Global airline industry can possibly claw its way back to profit in 2023 as the continued easing of Covid-19-related restrictions by governments is releasing demand pent up over the last two years when countries had shut their borders.
The head of the world’s biggest airline trade body – IATA recently said in Doha the recovery in passenger traffic was accelerating and that on average, the industry could now return to pre-pandemic figures in 2023, a year earlier than its previous forecast.
International Air Transport Association Director General Willie Walsh noted overall passenger traffic was picking up faster than expected despite the war in Ukraine and continued restrictions in major aviation market China.
“We are seeing very strong bookings. Certainly all the airline CEOs that I am talking to are seeing not just good demand for year-end travel but they continue to see demand as they looked through the year,” he said.
“Airlines are resilient. People are flying in ever greater numbers. And cargo is performing well against a backdrop of growing economic uncertainty.
“Losses will be cut to $9.7bn this year and profitability is on the horizon for 2023. It is a time for optimism, even if there are still challenges on costs, particularly fuel, and some lingering restrictions in a few key markets,” Walsh noted.
Data reveal revenues are rising as Covid-19 restrictions ease and people return to travel. The challenge for 2022 is to keep costs under control.
Industry revenues are expected to reach $782bn (up 54.5% on 2021). Flights operated in 2022 are expected to total 33.8mn, which is 86.9% of 2019 levels (38.9mn flights).
Passenger revenues are expected to account for $498bn of industry revenues, more than double the $239bn generated in 2021. Scheduled passenger numbers are expected to reach 3.8bn, with revenue passenger kilometres (RPKs) growing 97.6% compared with 2021, reaching 82.4% of 2019 traffic.
As pent-up demand is released with the easing of travel restrictions, yields are expected to rise 5.6%. That follows a yield evolution of -9.1% in 2020 and +3.8% in 2021.
Cargo revenues are expected to account for $191bn of industry revenues. That is down slightly from the $204bn recorded in 2021, but nearly double the $100bn achieved in 2019.
Overall, the industry is expected to carry over 68mn tonnes of cargo in 2022, which is a record high.

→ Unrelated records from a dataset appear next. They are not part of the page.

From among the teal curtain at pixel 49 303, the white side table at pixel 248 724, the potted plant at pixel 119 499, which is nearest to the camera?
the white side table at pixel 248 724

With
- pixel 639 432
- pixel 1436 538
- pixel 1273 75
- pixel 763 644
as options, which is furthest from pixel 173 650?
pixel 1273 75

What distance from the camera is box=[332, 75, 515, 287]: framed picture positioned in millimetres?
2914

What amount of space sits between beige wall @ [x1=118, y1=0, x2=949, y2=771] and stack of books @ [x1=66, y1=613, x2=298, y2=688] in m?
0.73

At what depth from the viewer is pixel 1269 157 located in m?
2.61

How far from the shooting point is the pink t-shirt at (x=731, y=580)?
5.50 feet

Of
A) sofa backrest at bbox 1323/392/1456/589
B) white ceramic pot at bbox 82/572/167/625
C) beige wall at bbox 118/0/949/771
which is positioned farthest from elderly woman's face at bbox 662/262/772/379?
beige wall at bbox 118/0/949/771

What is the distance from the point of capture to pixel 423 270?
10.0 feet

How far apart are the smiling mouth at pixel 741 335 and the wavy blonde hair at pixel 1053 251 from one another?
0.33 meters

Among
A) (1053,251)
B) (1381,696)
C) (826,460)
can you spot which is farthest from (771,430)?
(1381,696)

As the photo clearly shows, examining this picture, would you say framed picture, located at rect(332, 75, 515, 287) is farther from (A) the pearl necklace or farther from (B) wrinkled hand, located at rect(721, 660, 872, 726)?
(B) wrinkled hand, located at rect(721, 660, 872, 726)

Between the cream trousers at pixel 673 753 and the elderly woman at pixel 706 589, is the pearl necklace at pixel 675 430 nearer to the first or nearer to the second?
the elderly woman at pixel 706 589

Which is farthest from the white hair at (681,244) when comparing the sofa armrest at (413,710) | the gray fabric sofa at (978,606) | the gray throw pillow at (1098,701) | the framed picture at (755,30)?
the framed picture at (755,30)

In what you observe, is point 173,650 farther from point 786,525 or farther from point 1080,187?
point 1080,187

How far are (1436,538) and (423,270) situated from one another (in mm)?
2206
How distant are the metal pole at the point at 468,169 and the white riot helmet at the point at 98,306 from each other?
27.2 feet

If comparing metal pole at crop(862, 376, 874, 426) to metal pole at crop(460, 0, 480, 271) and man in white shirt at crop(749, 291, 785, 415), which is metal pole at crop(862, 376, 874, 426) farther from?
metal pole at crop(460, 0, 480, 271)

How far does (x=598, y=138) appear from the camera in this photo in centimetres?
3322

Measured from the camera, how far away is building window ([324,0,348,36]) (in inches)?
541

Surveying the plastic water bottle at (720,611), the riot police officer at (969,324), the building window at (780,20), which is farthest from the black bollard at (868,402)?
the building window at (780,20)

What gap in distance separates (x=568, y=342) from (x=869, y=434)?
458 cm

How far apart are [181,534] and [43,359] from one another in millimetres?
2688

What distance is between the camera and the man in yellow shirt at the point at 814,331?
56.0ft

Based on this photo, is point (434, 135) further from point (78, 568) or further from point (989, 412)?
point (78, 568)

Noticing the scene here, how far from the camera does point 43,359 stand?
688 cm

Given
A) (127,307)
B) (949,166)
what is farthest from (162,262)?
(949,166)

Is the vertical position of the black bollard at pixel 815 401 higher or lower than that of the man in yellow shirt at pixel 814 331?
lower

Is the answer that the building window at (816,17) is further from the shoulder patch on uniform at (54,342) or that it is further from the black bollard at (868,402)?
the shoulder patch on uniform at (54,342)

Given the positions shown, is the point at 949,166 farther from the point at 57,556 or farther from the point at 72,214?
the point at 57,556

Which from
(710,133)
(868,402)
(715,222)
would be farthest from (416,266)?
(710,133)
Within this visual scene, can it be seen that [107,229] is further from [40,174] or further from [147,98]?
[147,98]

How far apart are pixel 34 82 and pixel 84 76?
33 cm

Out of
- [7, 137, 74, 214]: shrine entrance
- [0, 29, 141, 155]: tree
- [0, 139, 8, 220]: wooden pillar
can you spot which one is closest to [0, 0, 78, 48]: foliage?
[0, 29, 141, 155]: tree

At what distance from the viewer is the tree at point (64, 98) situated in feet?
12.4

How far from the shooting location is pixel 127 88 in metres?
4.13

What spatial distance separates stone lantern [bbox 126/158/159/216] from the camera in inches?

Buoyed up by this year’s re-opening of international routes, long-haul flights in particular, net losses in Middle East’s airline industry are expected to narrow to $1.9bn in 2022, from a $4.7bn loss in 2021.
In the Middle East region, the demand calculated on revenue passenger kilometres (RPKs) is expected to reach 79.1% of pre-crisis (2019) levels, and capacity 80.5%, IATA’s latest industry outlook released in Doha had shown.
GCC carriers led by Qatar Airways are expected to be the key drivers of the air travel rebound in the region.
Certainly, profitability is on the horizon for 2023. It is a time for optimism, even if there are still challenges on costs, particularly fuel, and some lingering restrictions in a few key markets.